──────── ESTRATTO DELLA PAGINA

In Desdemona già Thanatos si mescola e si sovrappone all’Eros: il suo
definitivo prevalere si attua nell’Atto V. La prima scena registra il precipitare
di ferimenti e morti dovuto all’intrigo esteriore (Cassio, Roderigo) ed è una
scena notturna di confusione e inganni: la seconda, lunghissima, è divisibile
in due momenti. Il cerchio e la prospettiva si sono ristretti, siamo all’interno
della stanza di morte dove Otello, dopo uno straziante e vaneggiante
soliloquio, soffoca Desdemona, che proclama la sua innocenza e
umanissimamente implora per la propria vita. Su quella morte piomba troppo
tardi Emilia, per cogliere dalle labbra di Desdemona la confessione di un
suicidio (menzogna in punto di morte che, secondo le credenze dell’epoca,
dovrebbe condurla dritta all’inferno, e perciò tanto più tragica), e scatenarsi
in una veemente denuncia di Otello. Otello l’ascolta annichilito: reso
finalmente edotto del proprio errore, vaneggia, si nega, si comporta da
buffone (v. 323). Non è più lui, ma un altro; è divenuto uno «schiavo»,
«ignorante come merda» (v. 165), lo schiavo di Iago di cui era un tempo
padrone. Si è completata l’inversione dei ruoli iniziata nella scena della
seduzione (III, iii). Persa la dignità di soldato, distrutta la sua identità, anche
il discorso di Otello si riduce a mera interiezione spezzata, urlo strozzato in
gola, singhiozzo («O! O! O!», v. 199): qui, come in altre tragedie,
Shakespeare spinge il linguaggio verso le regioni estreme dell’inarticolato.

────────────────

Queste tre affermazioni concordano con l'estratto sull'Atto V dell'Otello riportato sopra? (a) Emilia arriva in tempo per salvare Desdemona. (b) La prima scena dell'Atto V si svolge di notte. (c) Otello soffoca Desdemona prima di pronunciare il suo soliloquio. Per ognuna rispondi sì o no e cita testualmente le parole dell'estratto che lo stabiliscono.

──────── MATERIALE DI PARTENZA

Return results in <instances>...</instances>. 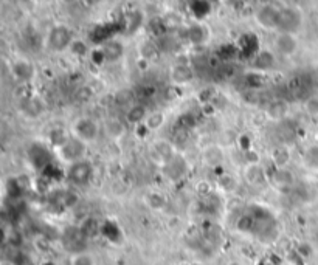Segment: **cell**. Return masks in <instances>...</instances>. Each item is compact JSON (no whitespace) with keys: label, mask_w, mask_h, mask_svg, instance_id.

────────────────

▸ RISULTATO DEL COMPITO
(a) No: «Su quella morte piomba troppo tardi Emilia»
(b) Sì: «è una scena notturna di confusione e inganni»
(c) No: «dopo uno straziante e vaneggiante soliloquio, soffoca Desdemona»